> **TEXT SHOWN**:

# 08' Kawasaki Vulcan 900 problem...



## doates (Mar 21, 2013)

I screwed up and let my 08' Vulcan 900 sit up for about a year with a half a tank of gas. When I tried to start it all it would do is turn over but would not actually fire. I looked in the gas tank and as you can imagine the tank was in bad shape (rust). 
I took the tank off and cleaned it as good as possible. I removed all the rust and rinsed it several times with gas and then filled it up. I replaced the spark plugs and the battery. I tried to crank it up again and it did the same thing. It would turn over. But would not fire. 
I am going to change the oil and air filter and see if this does the trick. But I am running out of ideas. Does anyone have any experience with these issues or any ideas of what I should do? 
The bike is a 08 Kawasaki Vulcan 900cc Classic/fuel injected.
Any suggestions or advice is greatly appreciated.


----------



## divinginn (Mar 22, 2013)

The carbs will probably need cleaning,also check to see if it has spark.


----------



## doates (Mar 22, 2013)

divinginn said:


> The carbs will probably need cleaning,also check to see if it has spark.



I'll do that. Thanks..


----------



## fishbait (Mar 22, 2013)

Sitting that long. First see if the fuel pump is working. should be able to hear it run when you turn the key on an try to crank it. EFI does not have carbs,has injectors. If tank is full of rust you probably will have to replace fuel pump.

> **DATA PROVIDED**:

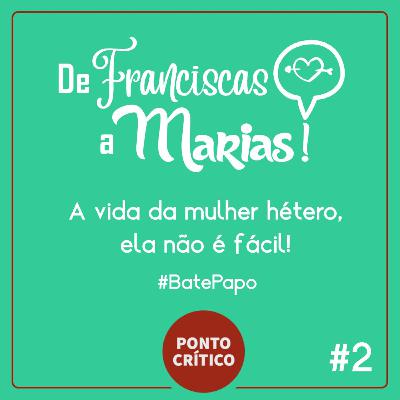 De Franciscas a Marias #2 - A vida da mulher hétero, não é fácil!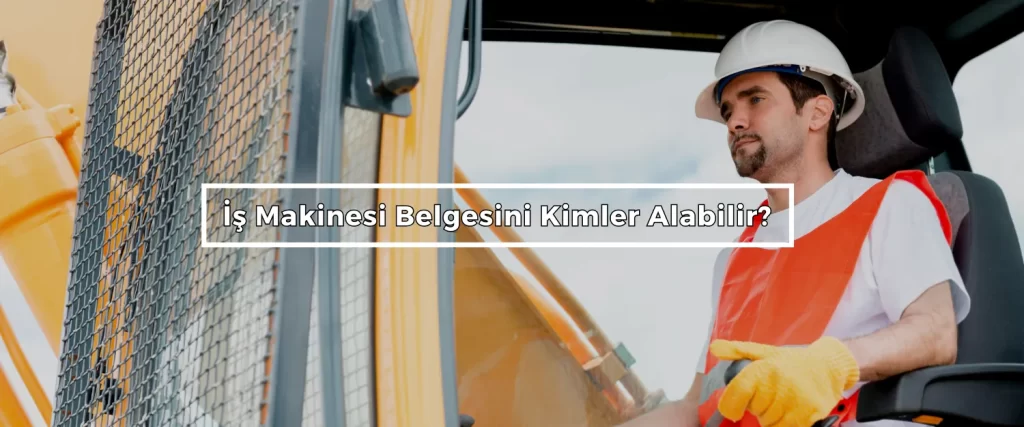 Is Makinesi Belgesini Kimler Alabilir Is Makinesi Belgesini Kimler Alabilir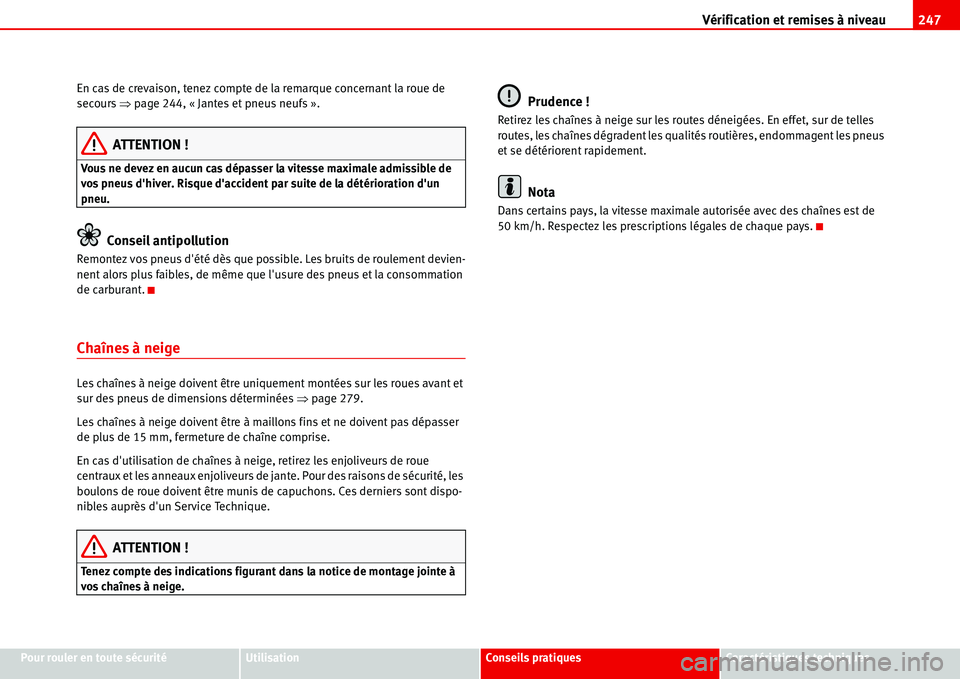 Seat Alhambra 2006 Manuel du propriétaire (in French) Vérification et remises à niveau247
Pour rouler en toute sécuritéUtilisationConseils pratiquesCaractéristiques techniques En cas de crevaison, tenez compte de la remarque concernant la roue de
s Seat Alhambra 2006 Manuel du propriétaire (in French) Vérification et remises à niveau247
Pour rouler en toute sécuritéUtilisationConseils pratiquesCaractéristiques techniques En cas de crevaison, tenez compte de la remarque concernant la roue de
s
==
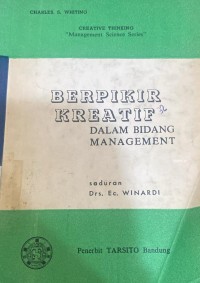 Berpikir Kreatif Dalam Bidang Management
--
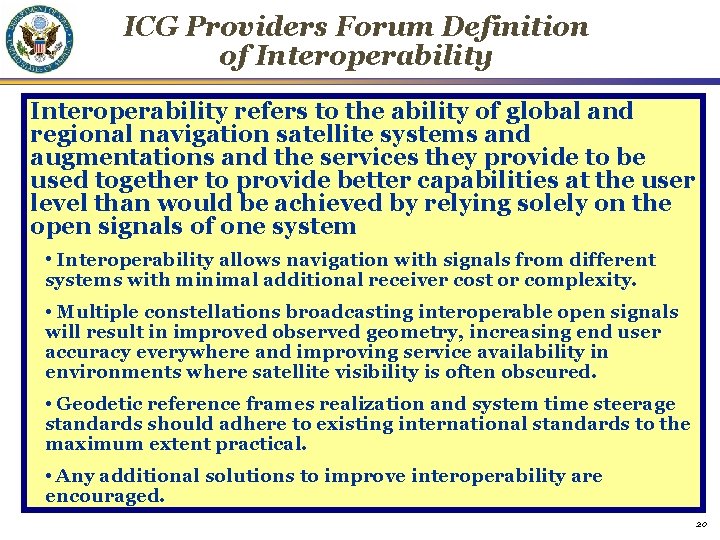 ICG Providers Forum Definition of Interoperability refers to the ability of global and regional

> **REQUIRED TASKS**:
- A) Transcribe the Vulcan 900 forum thread from "I took the tank" up to and including "would not fire.".
- B) Go on with the forum thread about the Vulcan 900 that won't fire, picking up after its last post.

> **RESULTS OF THE EXERCISE**:
- A)
I took the tank off and cleaned it as good as possible. I removed all the rust and rinsed it several times with gas and then filled it up. I replaced the spark plugs and the battery. I tried to crank it up again and it did the same thing. It would turn over. But would not fire.

- B)
----------



## SkintRider (Apr 22, 2013)

There may be a screen filter if the pump is built into bottom of tank or an inline filter if pump is external.


----------



## 440Mopar (Apr 30, 2013)

floats stuck . front carb is easy, the back one is a pain its under the seat and packed in the frame


----------



## fishbait (Apr 30, 2013)

440Mopar said:


> floats stuck . front carb is easy, the back one is a pain its under the seat and packed in the frame



 It is a Kawasaki Vulcan with EFI.
 Not a Suzuki Intruder with carbs.


----------



## rayjay (May 1, 2013)

You could easily end up replacing every part of the fuel system. Injectors, fuel lines, regulator, pump, tank, filter, etc.  Might be cheaper to find a good running wrecked bike.


----------



## 440Mopar (May 1, 2013)

ohh I had flashbacks from a suzuki , that one made me hate motorcycles .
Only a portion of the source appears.